The acquisition is expected to close sometime in 2020, Fitbit said. Both companies have given themselves a year to gain antitrust clearances, although that can be extended through May 3, 2021 — and Google would owe Fitbit $250 million if the deal fails due to antitrust issues, according to Jennifer Rie, a senior litigation analyst at Bloomberg Intelligence.
That’s a broader time frame than other Google deals. Two acquisitions that were reviewed by regulators — the DoubleClick deal in 2007 and the ITA Software purchase in 2010 — took eight and nine months, respectively, to clear, according to Bloomberg Intelligence data.
In the current political climate, regulators will take a very close look, said Joel Mitnick, a partner in the antitrust division of Cadwalader, Wickersham & Taft LLP and a former Federal Trade Commission lawyer.
“Any proposed transaction is likely to get attention from the antitrust enforcement agencies with a high likelihood of a second request even though the proposed transactions may have no antitrust implications,” Mitnick said.
Still, Google and Fitbit are pressing ahead.
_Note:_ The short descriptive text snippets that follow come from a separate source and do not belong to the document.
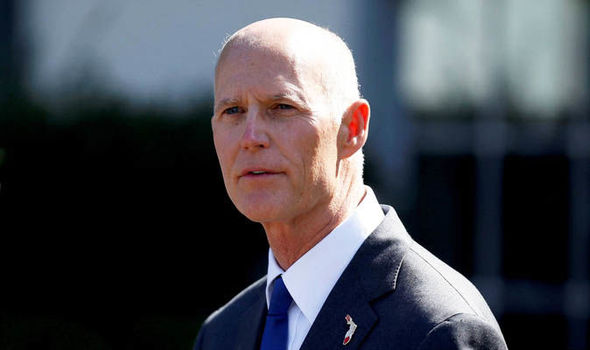 Rick Scott receives the backing of most of Florida's sheriffs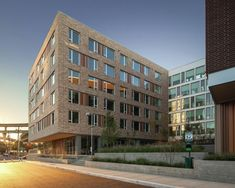 Image result for architecture mixed-use portland award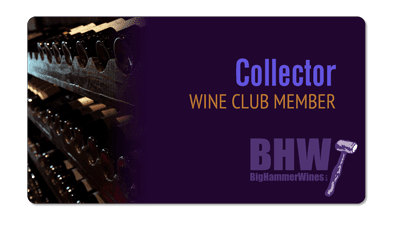 Wine Club Membership: Collector's Corner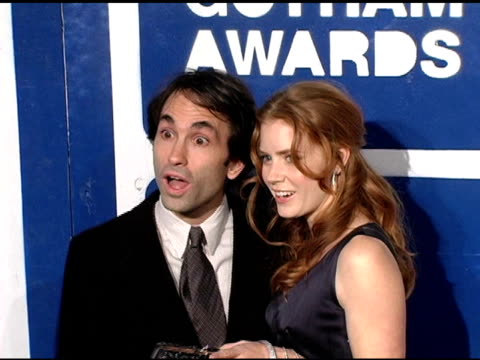 phil morrison and amy adams at the ifp's 15th annual gotham awards arrivals at pier 60 at chelsea piers in new york new york on november 30 2005 - chelsea piers stock videos & royalty-free footage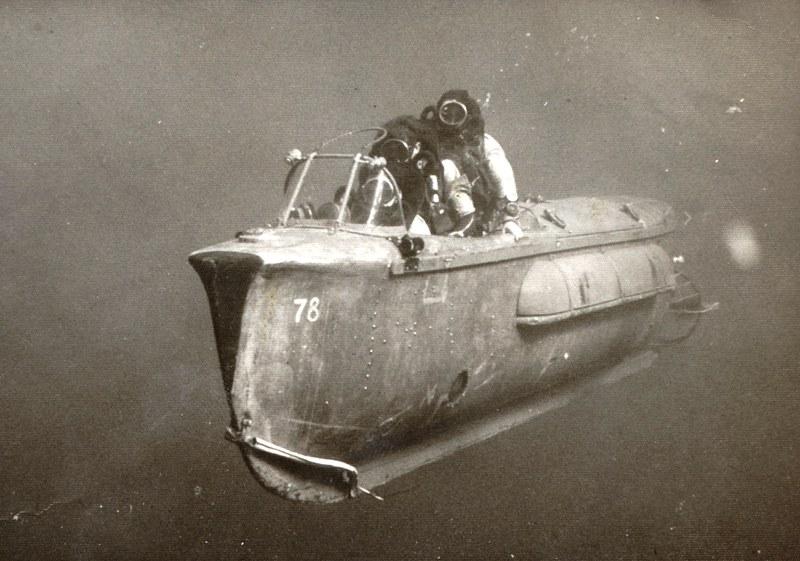 Israeli-commando-underwater-craft-c1967-yp-1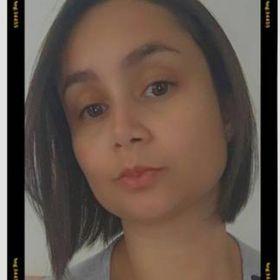 Adriana Dricka
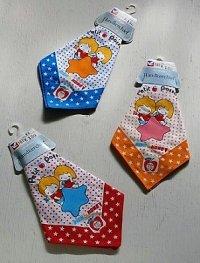 UAUMU  Handkerchief ハンカチーフ   Petit Passage  RICH&HONEY  男の子・女の子・星   綿100% size: 33×33(cm)  各1枚 color: 赤、青、黄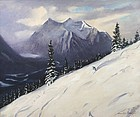 Churchill Ettinger painting of skier - Canadian Rockies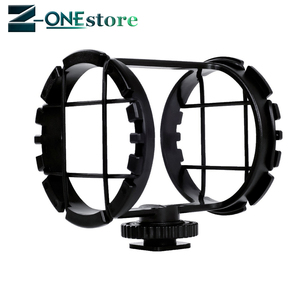 """Image 1 - BOYA BY C03 Camera Shoe Shockmount for Microphones 1"""" to 2"""" in Diameter (Fits the Zoom H1)"""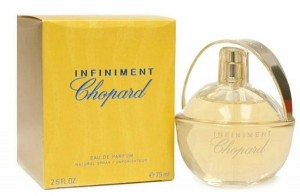 Chopard Infiniment edp 75ml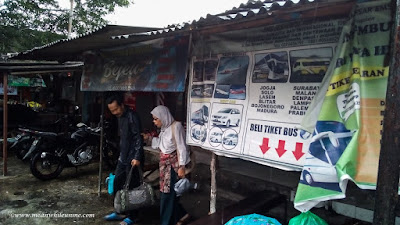 pilihan bis jurusan Bandung Pekalongan agen bis Bejeu dan Kramat Djati Cimahi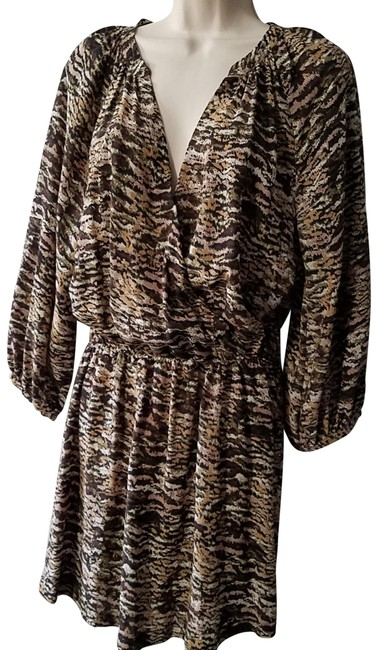 Item - Brown Women Long Sleeve Deep V Multi-color Print Silk Mid-length Short Casual Dress Size 8 (M)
Google has never built its own smartwatches and its software for other companies’ wearable devices isn’t very popular, a point the company will likely make to justify why the deal won’t harm competition.
Alphabet Inc.’s Google is a leader in digital data though, and Fitbit would give it a new stream of valuable health and activity data from Fitbit’s more than 28 million users. The purchase will mean Apple Inc. and Google control more than half of the global smartwatch market. Apple had 46% of this growing sector at the end of the second quarter, while Fitbit had 10%, according to research firm Strategy Analytics.
In the US, Apple and Google will be even more powerful because Fitbit has a larger share of the domestic market for smartwatches and fitness trackers. In the second quarter, Fitbit got almost six times more market share in North America than in the Asia Pacific region, according Strategy Analytics. And several other smartwatch makers use a Google operating system to run their devices, giving the internet giant an even bigger net to scoop up people’s digital health and fitness data.
“The merger arguably could reduce quality to consumers due to weakened data privacy protections,” Rie, the Bloomberg Intelligence analyst, wrote on Friday. “This is a developing theory of harm in M&A antitrust review and enforcers will likely assess the risk.”
Margrethe Vestager, the European Union’s antitrust chief, recently called for more rules to rein in how companies collect and use information. In August, she called tech giants “robot vacuum cleaners” sucking up valuable data in a way that can undermine competition. “Platforms like Google and Facebook, they collect data from consumers, not just the posts we like on Facebook or the searches we make on Google, but much more unexpected things,” she said.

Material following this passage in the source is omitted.